- [Text segment]
+===+

LANSING (WWJ) – An MSU Board of Trustee is taking a one to three month leave from his job at the governor’s office.
WWJ Lansing Bureau Chief Tim Skubick reports the leave is unpaid.
Brian Breslin, the chair of the MSU Board of Trustees, is taking the leave of absence so he can devote more time … to resolving the cultural problems on the campus in the wake of the Larry Nassar case says Skubick.
The move comes as the Governor mulls over possible intervention at MSU. He denies there is any connection to Breslin.
Breslin was Snyder’s appointment secretary and he’ll leave the post on a 60 day voluntary basis without pay.
The university is currently facing lawsuits from more than 130 victims.
Michigan Attorney General Bill Schuette named Special Prosecutor Bill Forsyth to handle the investigation. Forsyth said he’s never seen anything of this scope in his 42 years of work as a prosecutor. He has several questions about the case, including why and how no one stopped “this predator” for almost 20 years. Forsyth said he’ll look at rules and regulations at Michigan State to see why they didn’t protect the victims — and if there are holes in the rules, he’ll make recommendations how to fix them.

+===+

- [Questions on the material]
1. According to the news report on the MSU trustee's leave, how many victims are suing the university?
2. Extend the news report on the MSU trustee's leave, picking up after its final sentence.

+===+

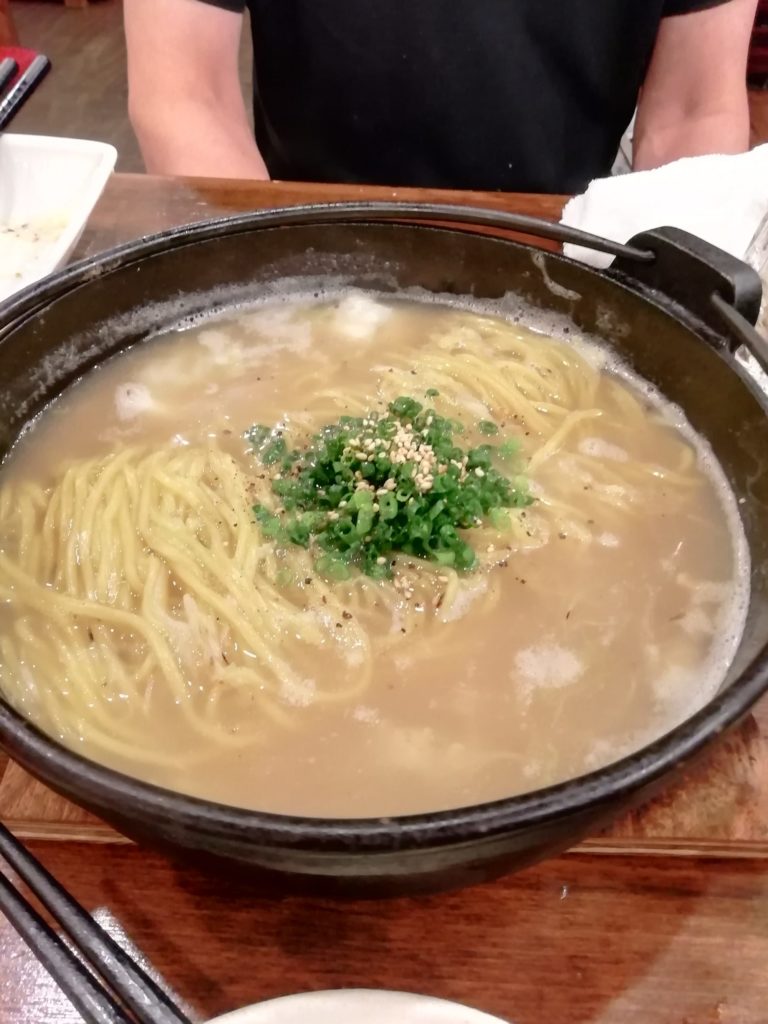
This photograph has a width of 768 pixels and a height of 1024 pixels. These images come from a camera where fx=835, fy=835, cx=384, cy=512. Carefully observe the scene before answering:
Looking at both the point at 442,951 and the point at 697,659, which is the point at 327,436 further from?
the point at 442,951

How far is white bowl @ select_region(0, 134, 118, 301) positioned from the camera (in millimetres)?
1959

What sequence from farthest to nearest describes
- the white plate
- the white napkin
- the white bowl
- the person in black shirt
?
1. the person in black shirt
2. the white bowl
3. the white napkin
4. the white plate

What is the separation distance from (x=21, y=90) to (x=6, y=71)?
5 cm

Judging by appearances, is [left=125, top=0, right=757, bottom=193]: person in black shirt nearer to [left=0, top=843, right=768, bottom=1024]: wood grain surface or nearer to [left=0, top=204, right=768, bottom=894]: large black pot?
[left=0, top=204, right=768, bottom=894]: large black pot

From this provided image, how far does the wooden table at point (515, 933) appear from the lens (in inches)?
35.9

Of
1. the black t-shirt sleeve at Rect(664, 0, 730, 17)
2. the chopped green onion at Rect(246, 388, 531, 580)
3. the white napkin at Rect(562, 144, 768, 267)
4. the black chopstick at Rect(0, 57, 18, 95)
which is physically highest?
the black chopstick at Rect(0, 57, 18, 95)

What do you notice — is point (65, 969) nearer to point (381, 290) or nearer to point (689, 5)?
point (381, 290)

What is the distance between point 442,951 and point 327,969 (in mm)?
131

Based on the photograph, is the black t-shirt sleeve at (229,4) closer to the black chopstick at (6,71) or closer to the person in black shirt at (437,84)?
the person in black shirt at (437,84)

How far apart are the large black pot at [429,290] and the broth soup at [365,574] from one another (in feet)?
0.27

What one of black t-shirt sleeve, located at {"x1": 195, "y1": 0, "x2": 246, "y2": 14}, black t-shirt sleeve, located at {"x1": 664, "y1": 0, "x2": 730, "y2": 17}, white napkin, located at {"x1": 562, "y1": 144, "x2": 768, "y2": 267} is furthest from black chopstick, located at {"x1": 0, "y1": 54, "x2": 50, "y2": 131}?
black t-shirt sleeve, located at {"x1": 664, "y1": 0, "x2": 730, "y2": 17}

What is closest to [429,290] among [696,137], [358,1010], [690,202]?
[690,202]

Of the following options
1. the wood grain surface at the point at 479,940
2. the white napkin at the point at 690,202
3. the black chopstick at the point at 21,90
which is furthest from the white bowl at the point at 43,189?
the wood grain surface at the point at 479,940

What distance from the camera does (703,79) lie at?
2.40 m
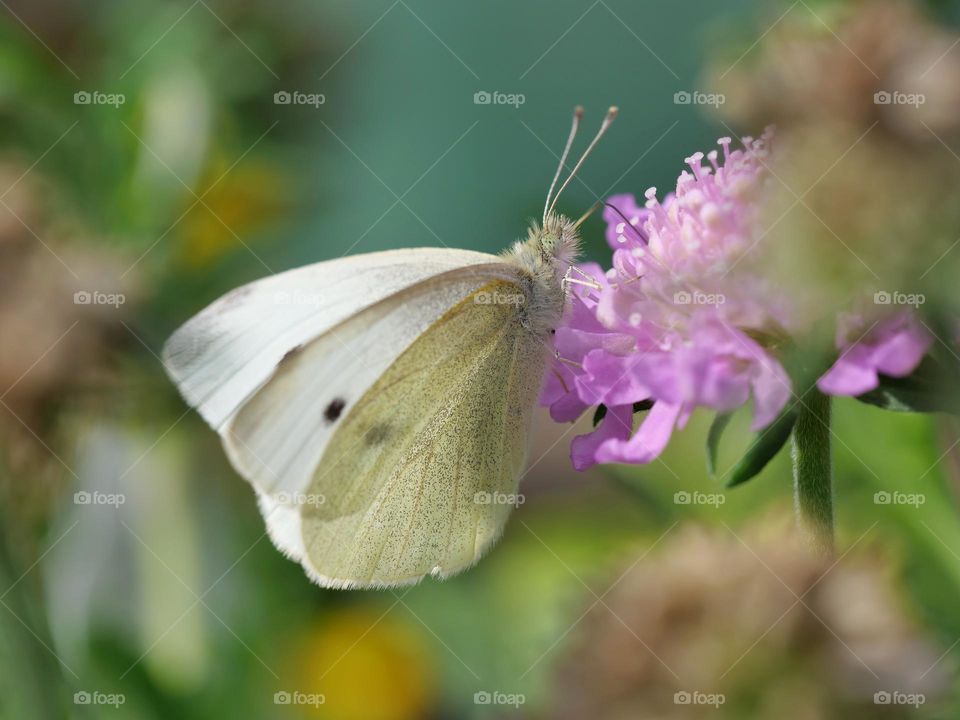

+===+

- [Expected results]
1. More than 130 victims.

2.
In a recent filing, Michigan State asked a judge to dismiss the lawsuits on technical grounds. The school says it has immunity under state law and that the majority of victims were not MSU students at the time of the alleged assaults.
The board last month authorized the creation of a $10 million fund to offer victims counseling and mental health services.
A Title IX probe conducted by the university cleared Nassar of sexual assault allegations in 2014. He was advised by the school to avoid being alone with patients while treating their “sensitive areas,” but the school did not follow up on and enforce its request.
On Monday, Nassar was sentenced to 40-125 years in prison for sexually molesting hundreds of young girls. This in addition to his January sentencing of 40-175 years and federal prison sentence of 60 years after he was found guilty in December of possessing more than 37,000 images of child porn on electronic devices.
Additionally, former U.S. Olympic women’s gymnastics team coach John Geddert is facing a criminal investigation after complaints were filed following the sentencing of disgraced ex-sports doctor Larry Nassar, who molested girls at Geddert’s elite gymnastics club in Michigan.
The Eaton County Sheriff’s Office said Tuesday that people recently come forward with complaints against Geddert. The office declined to elaborate on the number of complaints or their nature, citing the ongoing investigation.
Geddert was suspended last month by USA Gymnastics until it completes its own investigation. Geddert, who coached the “Fierce Five” that won a team gold in 2012 in London, announced his retirement.
An astonishing 250-plus women and girls gave statements in two Michigan courtrooms over 10 days of proceedings. The focus will shift to lawsuits and multiple probes of Nassar’s actions and those of people around him when he worked for Michigan State University and USA Gymnastics, the sport’s governing body.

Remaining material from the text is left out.